▸ **EXERCISE DATA**
** Start **

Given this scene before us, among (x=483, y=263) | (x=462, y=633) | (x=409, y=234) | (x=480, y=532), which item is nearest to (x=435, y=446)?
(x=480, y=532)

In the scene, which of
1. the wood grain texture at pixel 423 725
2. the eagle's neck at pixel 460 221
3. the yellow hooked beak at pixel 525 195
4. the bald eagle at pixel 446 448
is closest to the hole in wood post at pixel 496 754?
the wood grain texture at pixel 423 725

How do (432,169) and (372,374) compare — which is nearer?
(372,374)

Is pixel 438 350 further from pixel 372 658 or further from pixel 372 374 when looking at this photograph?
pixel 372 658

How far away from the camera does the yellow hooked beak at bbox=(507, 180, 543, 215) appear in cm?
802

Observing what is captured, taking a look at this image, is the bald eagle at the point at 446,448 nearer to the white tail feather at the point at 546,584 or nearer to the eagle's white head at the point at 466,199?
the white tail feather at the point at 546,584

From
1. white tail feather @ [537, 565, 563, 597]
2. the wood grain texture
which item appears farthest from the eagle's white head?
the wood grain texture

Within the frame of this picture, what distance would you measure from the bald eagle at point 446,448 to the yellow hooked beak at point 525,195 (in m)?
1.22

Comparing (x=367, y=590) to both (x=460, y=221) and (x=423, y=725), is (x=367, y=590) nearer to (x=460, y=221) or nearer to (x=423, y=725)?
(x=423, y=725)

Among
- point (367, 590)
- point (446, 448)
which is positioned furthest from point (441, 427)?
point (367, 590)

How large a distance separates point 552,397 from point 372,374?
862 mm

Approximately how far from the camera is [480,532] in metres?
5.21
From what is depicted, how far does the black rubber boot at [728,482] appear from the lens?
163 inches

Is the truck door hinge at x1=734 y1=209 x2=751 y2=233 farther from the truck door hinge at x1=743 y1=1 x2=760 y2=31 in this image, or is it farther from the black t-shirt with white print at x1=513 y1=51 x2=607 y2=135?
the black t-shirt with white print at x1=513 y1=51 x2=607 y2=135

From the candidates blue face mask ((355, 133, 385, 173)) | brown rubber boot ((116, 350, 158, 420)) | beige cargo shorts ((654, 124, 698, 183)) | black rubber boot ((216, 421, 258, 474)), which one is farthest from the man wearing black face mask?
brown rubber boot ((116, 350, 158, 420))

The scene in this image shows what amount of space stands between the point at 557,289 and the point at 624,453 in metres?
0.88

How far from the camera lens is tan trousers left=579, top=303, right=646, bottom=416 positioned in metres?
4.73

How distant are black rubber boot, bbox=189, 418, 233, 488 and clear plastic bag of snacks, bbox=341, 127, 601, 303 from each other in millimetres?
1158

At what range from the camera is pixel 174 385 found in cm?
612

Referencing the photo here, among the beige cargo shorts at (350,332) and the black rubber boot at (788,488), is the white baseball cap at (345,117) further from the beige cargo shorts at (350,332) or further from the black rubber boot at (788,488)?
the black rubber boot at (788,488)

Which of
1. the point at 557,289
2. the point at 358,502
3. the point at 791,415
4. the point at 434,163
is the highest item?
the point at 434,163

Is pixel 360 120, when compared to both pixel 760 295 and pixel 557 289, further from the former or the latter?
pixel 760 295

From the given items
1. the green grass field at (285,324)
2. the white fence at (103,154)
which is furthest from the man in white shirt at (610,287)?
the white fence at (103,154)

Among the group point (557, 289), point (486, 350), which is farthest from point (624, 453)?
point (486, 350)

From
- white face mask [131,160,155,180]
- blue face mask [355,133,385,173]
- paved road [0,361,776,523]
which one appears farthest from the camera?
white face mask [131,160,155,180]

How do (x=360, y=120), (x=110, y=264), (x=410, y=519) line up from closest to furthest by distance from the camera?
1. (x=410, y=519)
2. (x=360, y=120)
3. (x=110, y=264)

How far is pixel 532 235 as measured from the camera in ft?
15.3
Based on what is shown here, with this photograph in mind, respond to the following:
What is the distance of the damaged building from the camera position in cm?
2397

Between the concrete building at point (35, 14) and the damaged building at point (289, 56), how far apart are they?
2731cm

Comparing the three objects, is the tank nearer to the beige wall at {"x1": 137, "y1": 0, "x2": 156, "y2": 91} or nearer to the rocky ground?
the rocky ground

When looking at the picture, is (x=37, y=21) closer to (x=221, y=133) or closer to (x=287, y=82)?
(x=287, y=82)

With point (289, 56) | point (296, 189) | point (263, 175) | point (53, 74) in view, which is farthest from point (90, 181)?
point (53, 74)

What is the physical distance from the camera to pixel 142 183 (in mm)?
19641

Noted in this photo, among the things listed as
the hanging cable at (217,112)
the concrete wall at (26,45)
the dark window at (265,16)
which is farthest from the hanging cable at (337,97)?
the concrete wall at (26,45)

** End **

▸ **WORK TO COMPLETE**
How many of the lines above include the word "beige"? Reply with only the number.

▸ **WRITTEN ANSWER**
3